Useful helper functions from the fast.ai library for processing and visualising structured data.

draw_tree[source]

draw_tree(t, df, size=10, ratio=0.6, precision=0)

Draws a representation of a random forest in IPython.

get_sample[source]

get_sample(df, n)

Gets a random sample of n rows from df, without replacement.

add_datepart[source]

add_datepart(df, fldnames, drop=True, time=False, errors='raise')

add_datepart converts a column of df from a datetime64 to many columns containing the information from the date. This applies changes inplace.

is_date[source]

is_date(x)

train_cats[source]

train_cats(df)

Change any columns of strings in a panda's dataframe to a column of categorical values.

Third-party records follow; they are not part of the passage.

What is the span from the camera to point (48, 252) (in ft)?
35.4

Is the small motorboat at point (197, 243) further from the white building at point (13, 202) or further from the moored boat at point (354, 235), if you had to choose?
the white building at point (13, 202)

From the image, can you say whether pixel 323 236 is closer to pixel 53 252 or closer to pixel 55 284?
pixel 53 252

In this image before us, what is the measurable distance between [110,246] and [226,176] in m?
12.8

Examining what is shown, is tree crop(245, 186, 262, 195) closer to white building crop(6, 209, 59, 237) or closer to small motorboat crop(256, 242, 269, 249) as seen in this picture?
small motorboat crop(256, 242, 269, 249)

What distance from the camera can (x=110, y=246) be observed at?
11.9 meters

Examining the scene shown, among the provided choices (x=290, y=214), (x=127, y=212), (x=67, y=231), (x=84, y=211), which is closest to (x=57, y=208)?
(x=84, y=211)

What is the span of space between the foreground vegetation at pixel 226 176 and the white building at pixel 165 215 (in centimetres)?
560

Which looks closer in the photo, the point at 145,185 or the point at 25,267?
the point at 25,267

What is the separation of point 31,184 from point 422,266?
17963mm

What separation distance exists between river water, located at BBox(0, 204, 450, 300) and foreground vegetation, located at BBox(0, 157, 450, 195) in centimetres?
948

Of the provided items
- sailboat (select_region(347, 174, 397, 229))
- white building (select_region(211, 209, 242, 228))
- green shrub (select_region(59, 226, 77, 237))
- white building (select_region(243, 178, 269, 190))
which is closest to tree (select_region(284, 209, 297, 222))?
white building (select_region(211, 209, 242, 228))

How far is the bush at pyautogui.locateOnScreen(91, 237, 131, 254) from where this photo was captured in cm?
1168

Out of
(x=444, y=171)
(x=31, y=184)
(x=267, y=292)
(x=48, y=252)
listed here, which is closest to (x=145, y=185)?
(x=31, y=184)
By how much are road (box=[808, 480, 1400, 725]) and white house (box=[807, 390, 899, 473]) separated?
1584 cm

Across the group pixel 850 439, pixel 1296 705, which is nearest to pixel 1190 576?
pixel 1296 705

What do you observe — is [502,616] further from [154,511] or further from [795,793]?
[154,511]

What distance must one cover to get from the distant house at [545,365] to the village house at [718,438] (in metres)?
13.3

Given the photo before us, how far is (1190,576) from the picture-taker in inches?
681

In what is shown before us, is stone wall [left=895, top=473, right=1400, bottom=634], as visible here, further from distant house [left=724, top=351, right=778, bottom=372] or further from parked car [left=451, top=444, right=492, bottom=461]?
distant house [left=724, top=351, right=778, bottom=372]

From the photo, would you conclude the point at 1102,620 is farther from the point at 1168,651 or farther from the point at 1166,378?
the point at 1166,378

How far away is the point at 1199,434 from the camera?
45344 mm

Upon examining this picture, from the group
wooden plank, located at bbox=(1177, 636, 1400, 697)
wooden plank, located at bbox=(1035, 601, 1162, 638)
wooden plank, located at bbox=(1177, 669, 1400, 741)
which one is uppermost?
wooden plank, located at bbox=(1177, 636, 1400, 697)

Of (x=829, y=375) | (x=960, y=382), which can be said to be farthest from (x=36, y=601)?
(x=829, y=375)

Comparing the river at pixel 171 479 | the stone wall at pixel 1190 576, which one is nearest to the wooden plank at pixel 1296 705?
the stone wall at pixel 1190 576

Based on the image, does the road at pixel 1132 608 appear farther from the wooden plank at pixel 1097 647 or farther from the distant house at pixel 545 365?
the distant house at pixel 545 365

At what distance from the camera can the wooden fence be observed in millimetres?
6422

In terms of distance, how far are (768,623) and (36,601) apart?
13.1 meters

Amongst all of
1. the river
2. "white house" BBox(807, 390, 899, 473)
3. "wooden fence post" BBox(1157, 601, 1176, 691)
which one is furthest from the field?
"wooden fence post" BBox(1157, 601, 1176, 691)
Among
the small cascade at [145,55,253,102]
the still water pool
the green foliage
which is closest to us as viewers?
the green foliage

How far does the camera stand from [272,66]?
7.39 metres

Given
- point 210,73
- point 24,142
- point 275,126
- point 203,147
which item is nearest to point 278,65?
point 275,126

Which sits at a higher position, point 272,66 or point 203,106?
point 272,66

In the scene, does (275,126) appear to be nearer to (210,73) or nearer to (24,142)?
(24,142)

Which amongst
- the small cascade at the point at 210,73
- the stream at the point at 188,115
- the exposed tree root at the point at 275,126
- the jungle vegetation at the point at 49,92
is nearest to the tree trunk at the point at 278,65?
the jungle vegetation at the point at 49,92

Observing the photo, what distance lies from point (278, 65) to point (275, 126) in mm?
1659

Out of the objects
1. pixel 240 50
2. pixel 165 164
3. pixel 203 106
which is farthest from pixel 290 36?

This applies the changes inplace.

apply_cats[source]

apply_cats(df, trn)

Changes any columns of strings in df into categorical variables using trn as a template for the category codes.

fix_missing[source]

fix_missing(df, col, name, na_dict)

Fill missing data in a column of df with the median, and add a {name}_na column which specifies if the data was missing.

numericalize[source]

numericalize(df, col, name, max_n_cat)

Changes the column col from a categorical type to it's integer codes.

scale_vars[source]

scale_vars(df, mapper)

Standardize numerical features by removing the mean and scaling to unit variance.

proc_df[source]

proc_df(df, y_fld=None, skip_flds=None, ignore_flds=None, do_scale=False, na_dict=None, preproc_fn=None, max_n_cat=None, subset=None, mapper=None)

proc_df takes a data frame df and splits off the response variable, and changes the df into an entirely numeric dataframe. For each column of df which is not in skip_flds nor in ignore_flds, na values are replaced by the median value of the column.

rf_feat_importance[source]

rf_feat_importance(m, df)

Create a pandas.DataFrame of feature importances.